As I read Damian Howard’s comments in his recent blog entry, I started to engage in my own self-critical assessment. In my previous blog entry I may have given the impression of being a thoroughgoing supporter of rationalism in order to provoke Muslim exclusivist legal-juridical discourse to consider a more universalist, text-based argument that suggests a default secularity of Islamic religious thought.
With the absence of the “church” and ecclesiastical body, even the juridical sources have intrinsically accepted the default separation of human-divine and human-human jurisdictions in the overall orthopraxy of Muslim tradition. Close reading of my endnotes will suggest my overwhelming reliance on the tradition to derive correlation (mulazama) between revelation and reason. I regard myself an active traditionalist who firmly believes that the multivalent nature of the tradition itself calls for reason-based hermeneutics to demonstrate its relevance in changed times and places. I affirm time and again that revelation cannot be mono-dimensional because it claims its scriptural validity as long as there is human life on the planet. Hence, human intellectual endeavors should not aim at unseating the tradition (I take this to be the entire revelatory sources in Islam); rather, whether jurists or theologians (both are in large numbers in Islam) one must undertake to rediscover the divine purposes by searching for the universal aspect of a specific ruling in the Tradition (i.e., the Quran and the Sunna).

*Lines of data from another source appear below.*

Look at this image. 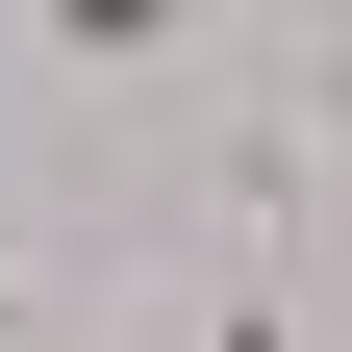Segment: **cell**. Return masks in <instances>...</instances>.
I'll return each mask as SVG.
<instances>
[{
    "instance_id": "obj_2",
    "label": "cell",
    "mask_w": 352,
    "mask_h": 352,
    "mask_svg": "<svg viewBox=\"0 0 352 352\" xmlns=\"http://www.w3.org/2000/svg\"><path fill=\"white\" fill-rule=\"evenodd\" d=\"M201 352H302V327H277V302H227V327H201Z\"/></svg>"
},
{
    "instance_id": "obj_1",
    "label": "cell",
    "mask_w": 352,
    "mask_h": 352,
    "mask_svg": "<svg viewBox=\"0 0 352 352\" xmlns=\"http://www.w3.org/2000/svg\"><path fill=\"white\" fill-rule=\"evenodd\" d=\"M176 25H201V0H51V51H76V76H151Z\"/></svg>"
}]
</instances>
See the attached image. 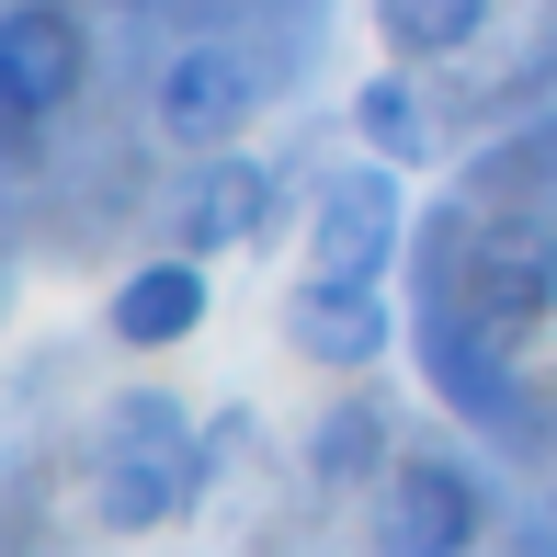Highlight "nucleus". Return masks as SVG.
<instances>
[{
    "label": "nucleus",
    "mask_w": 557,
    "mask_h": 557,
    "mask_svg": "<svg viewBox=\"0 0 557 557\" xmlns=\"http://www.w3.org/2000/svg\"><path fill=\"white\" fill-rule=\"evenodd\" d=\"M194 478H206V444H194V410L160 387H125L103 410V433H91V490H103V523L114 535H148V523H171L194 500Z\"/></svg>",
    "instance_id": "nucleus-1"
},
{
    "label": "nucleus",
    "mask_w": 557,
    "mask_h": 557,
    "mask_svg": "<svg viewBox=\"0 0 557 557\" xmlns=\"http://www.w3.org/2000/svg\"><path fill=\"white\" fill-rule=\"evenodd\" d=\"M444 285H467V308L500 342H523L557 319V227L546 216H467V262H444Z\"/></svg>",
    "instance_id": "nucleus-2"
},
{
    "label": "nucleus",
    "mask_w": 557,
    "mask_h": 557,
    "mask_svg": "<svg viewBox=\"0 0 557 557\" xmlns=\"http://www.w3.org/2000/svg\"><path fill=\"white\" fill-rule=\"evenodd\" d=\"M250 103H262V81H250V58H239V46H216V35L171 46L160 81H148V114H160L171 148H227V137L250 125Z\"/></svg>",
    "instance_id": "nucleus-3"
},
{
    "label": "nucleus",
    "mask_w": 557,
    "mask_h": 557,
    "mask_svg": "<svg viewBox=\"0 0 557 557\" xmlns=\"http://www.w3.org/2000/svg\"><path fill=\"white\" fill-rule=\"evenodd\" d=\"M81 69H91V46L58 0H12L0 12V114H12V148H35V125L81 91Z\"/></svg>",
    "instance_id": "nucleus-4"
},
{
    "label": "nucleus",
    "mask_w": 557,
    "mask_h": 557,
    "mask_svg": "<svg viewBox=\"0 0 557 557\" xmlns=\"http://www.w3.org/2000/svg\"><path fill=\"white\" fill-rule=\"evenodd\" d=\"M285 342L308 352V364H331V375H364L375 352L398 342V319H387V273H308V285L285 296Z\"/></svg>",
    "instance_id": "nucleus-5"
},
{
    "label": "nucleus",
    "mask_w": 557,
    "mask_h": 557,
    "mask_svg": "<svg viewBox=\"0 0 557 557\" xmlns=\"http://www.w3.org/2000/svg\"><path fill=\"white\" fill-rule=\"evenodd\" d=\"M421 375H433L467 421H490V433H512V421H523V387H512V364H500V331H490L478 308L455 319V285L421 308Z\"/></svg>",
    "instance_id": "nucleus-6"
},
{
    "label": "nucleus",
    "mask_w": 557,
    "mask_h": 557,
    "mask_svg": "<svg viewBox=\"0 0 557 557\" xmlns=\"http://www.w3.org/2000/svg\"><path fill=\"white\" fill-rule=\"evenodd\" d=\"M398 262V183L387 160L375 171H331L308 216V273H387Z\"/></svg>",
    "instance_id": "nucleus-7"
},
{
    "label": "nucleus",
    "mask_w": 557,
    "mask_h": 557,
    "mask_svg": "<svg viewBox=\"0 0 557 557\" xmlns=\"http://www.w3.org/2000/svg\"><path fill=\"white\" fill-rule=\"evenodd\" d=\"M478 478L455 467V455H398L387 467V546H410V557H455V546H478Z\"/></svg>",
    "instance_id": "nucleus-8"
},
{
    "label": "nucleus",
    "mask_w": 557,
    "mask_h": 557,
    "mask_svg": "<svg viewBox=\"0 0 557 557\" xmlns=\"http://www.w3.org/2000/svg\"><path fill=\"white\" fill-rule=\"evenodd\" d=\"M114 342L125 352H171V342H194L206 331V250H171V262H137L114 285Z\"/></svg>",
    "instance_id": "nucleus-9"
},
{
    "label": "nucleus",
    "mask_w": 557,
    "mask_h": 557,
    "mask_svg": "<svg viewBox=\"0 0 557 557\" xmlns=\"http://www.w3.org/2000/svg\"><path fill=\"white\" fill-rule=\"evenodd\" d=\"M262 227H273V171L206 148V171L183 183V250H239V239H262Z\"/></svg>",
    "instance_id": "nucleus-10"
},
{
    "label": "nucleus",
    "mask_w": 557,
    "mask_h": 557,
    "mask_svg": "<svg viewBox=\"0 0 557 557\" xmlns=\"http://www.w3.org/2000/svg\"><path fill=\"white\" fill-rule=\"evenodd\" d=\"M375 23H387L398 58H455V46L490 23V0H375Z\"/></svg>",
    "instance_id": "nucleus-11"
},
{
    "label": "nucleus",
    "mask_w": 557,
    "mask_h": 557,
    "mask_svg": "<svg viewBox=\"0 0 557 557\" xmlns=\"http://www.w3.org/2000/svg\"><path fill=\"white\" fill-rule=\"evenodd\" d=\"M352 137H364L375 160H421V148H433V125H421V91L398 81V69H387V81H364V91H352Z\"/></svg>",
    "instance_id": "nucleus-12"
},
{
    "label": "nucleus",
    "mask_w": 557,
    "mask_h": 557,
    "mask_svg": "<svg viewBox=\"0 0 557 557\" xmlns=\"http://www.w3.org/2000/svg\"><path fill=\"white\" fill-rule=\"evenodd\" d=\"M375 467H387V410H375V398H342V410L319 421V478L352 490V478H375Z\"/></svg>",
    "instance_id": "nucleus-13"
}]
</instances>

This universal aspect is extractable right in the heart of Islamic legal methodology: the usul al-fiqh, which in its entirety depends on the morality of a case to derive its interpretive strategy. Thus, the principle of “No harm, no harassment” is a traditionally derived principle from the Tradition, which superbly correlates with a rational judgment that one should cause no harm to anyone nor should one reciprocate harm with harm. In the academic venture of two studies on human rights and bioethics, I have demonstrated the critical role that the tradition plays in guiding reason to derive universal rulings that can be applied across the traditions and even in secularly derived public space with its own public reason. What Howard describes about Catholic tradition is naturally so in Islam. Muslim jurists could not have derived their list of “dos and don’ts” from the scripture alone. Their outreach in the area of ordinary language and its ability to rationally derive solutions to the pressing contemporary situations is visible in the juridical corpus.

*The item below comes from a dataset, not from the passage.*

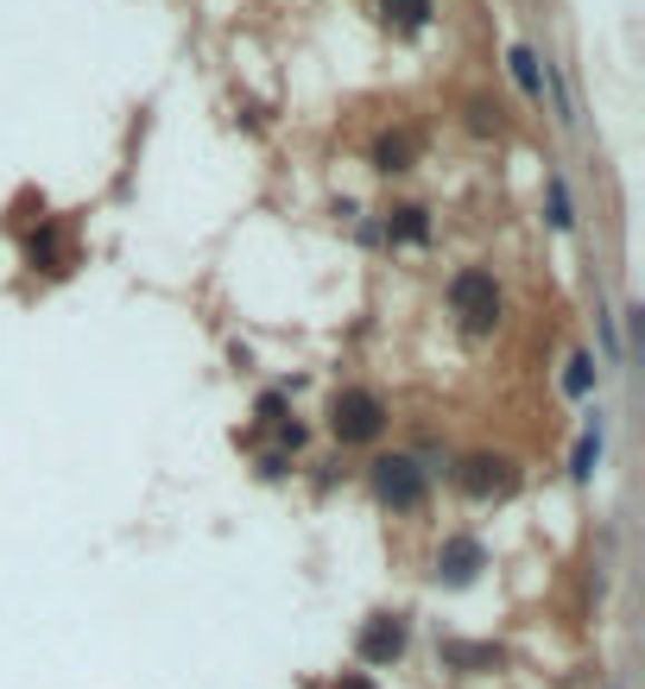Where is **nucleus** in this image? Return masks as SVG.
Here are the masks:
<instances>
[{"instance_id":"nucleus-1","label":"nucleus","mask_w":645,"mask_h":689,"mask_svg":"<svg viewBox=\"0 0 645 689\" xmlns=\"http://www.w3.org/2000/svg\"><path fill=\"white\" fill-rule=\"evenodd\" d=\"M450 311L469 335H493L500 329V285H493L488 266H462L450 278Z\"/></svg>"},{"instance_id":"nucleus-2","label":"nucleus","mask_w":645,"mask_h":689,"mask_svg":"<svg viewBox=\"0 0 645 689\" xmlns=\"http://www.w3.org/2000/svg\"><path fill=\"white\" fill-rule=\"evenodd\" d=\"M330 431H335V443H373V436L387 431V405H380V393H368V386H342V393L330 398Z\"/></svg>"},{"instance_id":"nucleus-3","label":"nucleus","mask_w":645,"mask_h":689,"mask_svg":"<svg viewBox=\"0 0 645 689\" xmlns=\"http://www.w3.org/2000/svg\"><path fill=\"white\" fill-rule=\"evenodd\" d=\"M405 639H411L405 613H368V627L354 632V658H361V665H399V658H405Z\"/></svg>"},{"instance_id":"nucleus-4","label":"nucleus","mask_w":645,"mask_h":689,"mask_svg":"<svg viewBox=\"0 0 645 689\" xmlns=\"http://www.w3.org/2000/svg\"><path fill=\"white\" fill-rule=\"evenodd\" d=\"M373 493H380L392 512H411L424 500V469H418L411 455H380V462H373Z\"/></svg>"},{"instance_id":"nucleus-5","label":"nucleus","mask_w":645,"mask_h":689,"mask_svg":"<svg viewBox=\"0 0 645 689\" xmlns=\"http://www.w3.org/2000/svg\"><path fill=\"white\" fill-rule=\"evenodd\" d=\"M456 481H462V493H475V500H500V493L519 488V474H512L507 455H469V462L456 469Z\"/></svg>"},{"instance_id":"nucleus-6","label":"nucleus","mask_w":645,"mask_h":689,"mask_svg":"<svg viewBox=\"0 0 645 689\" xmlns=\"http://www.w3.org/2000/svg\"><path fill=\"white\" fill-rule=\"evenodd\" d=\"M475 570H481V544H475V538H450L443 557H437V582L462 589V582H475Z\"/></svg>"},{"instance_id":"nucleus-7","label":"nucleus","mask_w":645,"mask_h":689,"mask_svg":"<svg viewBox=\"0 0 645 689\" xmlns=\"http://www.w3.org/2000/svg\"><path fill=\"white\" fill-rule=\"evenodd\" d=\"M387 240H405V247H424L430 240V209H418V203H399L387 216Z\"/></svg>"},{"instance_id":"nucleus-8","label":"nucleus","mask_w":645,"mask_h":689,"mask_svg":"<svg viewBox=\"0 0 645 689\" xmlns=\"http://www.w3.org/2000/svg\"><path fill=\"white\" fill-rule=\"evenodd\" d=\"M411 152H418V134H380L373 139V171H411Z\"/></svg>"},{"instance_id":"nucleus-9","label":"nucleus","mask_w":645,"mask_h":689,"mask_svg":"<svg viewBox=\"0 0 645 689\" xmlns=\"http://www.w3.org/2000/svg\"><path fill=\"white\" fill-rule=\"evenodd\" d=\"M380 13H387V26H399V32H424L430 0H380Z\"/></svg>"},{"instance_id":"nucleus-10","label":"nucleus","mask_w":645,"mask_h":689,"mask_svg":"<svg viewBox=\"0 0 645 689\" xmlns=\"http://www.w3.org/2000/svg\"><path fill=\"white\" fill-rule=\"evenodd\" d=\"M512 77H519V89H526L531 101L545 96V70H538V51H526V45H512Z\"/></svg>"},{"instance_id":"nucleus-11","label":"nucleus","mask_w":645,"mask_h":689,"mask_svg":"<svg viewBox=\"0 0 645 689\" xmlns=\"http://www.w3.org/2000/svg\"><path fill=\"white\" fill-rule=\"evenodd\" d=\"M550 228H557V235H569V228H576V209H569V184L557 178V171H550Z\"/></svg>"},{"instance_id":"nucleus-12","label":"nucleus","mask_w":645,"mask_h":689,"mask_svg":"<svg viewBox=\"0 0 645 689\" xmlns=\"http://www.w3.org/2000/svg\"><path fill=\"white\" fill-rule=\"evenodd\" d=\"M564 386H569V393H576V398H583L588 386H595V361H588V355H569V374H564Z\"/></svg>"},{"instance_id":"nucleus-13","label":"nucleus","mask_w":645,"mask_h":689,"mask_svg":"<svg viewBox=\"0 0 645 689\" xmlns=\"http://www.w3.org/2000/svg\"><path fill=\"white\" fill-rule=\"evenodd\" d=\"M443 658H450V665H469V670H488L493 665L488 646H443Z\"/></svg>"},{"instance_id":"nucleus-14","label":"nucleus","mask_w":645,"mask_h":689,"mask_svg":"<svg viewBox=\"0 0 645 689\" xmlns=\"http://www.w3.org/2000/svg\"><path fill=\"white\" fill-rule=\"evenodd\" d=\"M45 259V273H58V235L45 228V235H32V266Z\"/></svg>"},{"instance_id":"nucleus-15","label":"nucleus","mask_w":645,"mask_h":689,"mask_svg":"<svg viewBox=\"0 0 645 689\" xmlns=\"http://www.w3.org/2000/svg\"><path fill=\"white\" fill-rule=\"evenodd\" d=\"M595 455H602V436L588 431L583 443H576V474H588V469H595Z\"/></svg>"},{"instance_id":"nucleus-16","label":"nucleus","mask_w":645,"mask_h":689,"mask_svg":"<svg viewBox=\"0 0 645 689\" xmlns=\"http://www.w3.org/2000/svg\"><path fill=\"white\" fill-rule=\"evenodd\" d=\"M260 417H266V424H285V393H266V398H260Z\"/></svg>"},{"instance_id":"nucleus-17","label":"nucleus","mask_w":645,"mask_h":689,"mask_svg":"<svg viewBox=\"0 0 645 689\" xmlns=\"http://www.w3.org/2000/svg\"><path fill=\"white\" fill-rule=\"evenodd\" d=\"M335 689H380V683H373L368 670H342V677H335Z\"/></svg>"}]
</instances>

The questions that Howard asks are natural, and although I can go on scribbling a long response, I need to take our discussion one step forward. I don’t take religion in the modern sense of belief located in the private domain of an individual, deep inside her being. Rather, in the Islamic sense I take it to include belief, practice and attitude — a total worldview. Hence, I may have given an unintended impression of tension between spiritual and temporal in my approach to Islamic tradition. Near Eastern cultures rule out a narrow approach to religion that continues to dominate conceptions of religion in the post-Enlightenment era. The function of a theologian-practitioner like myself is not only to engage in new retrieval and interpretation of the tradition by taking into account the historical exegetical literature that provides the necessary link to the past, as well as opportunities to evaluate the present state and stature of inherited tradition; it is also to engage in self-critical assessment of the present orthopraxy that ignores the essential revelatory exposition of the practice that must remain constant to provide legitimacy to the claim of membership in the faith community.

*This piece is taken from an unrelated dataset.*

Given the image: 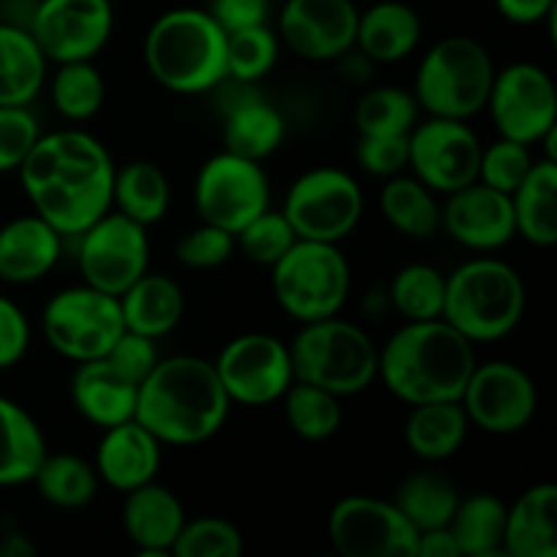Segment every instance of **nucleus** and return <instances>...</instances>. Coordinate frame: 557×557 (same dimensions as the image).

The Qur’an never accepted faith as sufficient in itself to achieve salvation. It required action to validate the inner commitment that came with the belief in one God and the prophetic agency of Muhammad. I am anchored on the ground at a vantage point of knowing the tradition in the text and its practice in the community. To restate my stance in this debate, I am an active “traditionalist”, not a “liberal” modernist. I practice and encourage the practice through spiritual and moral development in the community. Like my own teacher, Dr. Ali Shariati, I am a practicing Muslim in search of ways to make the knowledge about my tradition relevant to the times without losing sight of authenticity that provides me necessary credibility to carry on my work both in academia and in the community.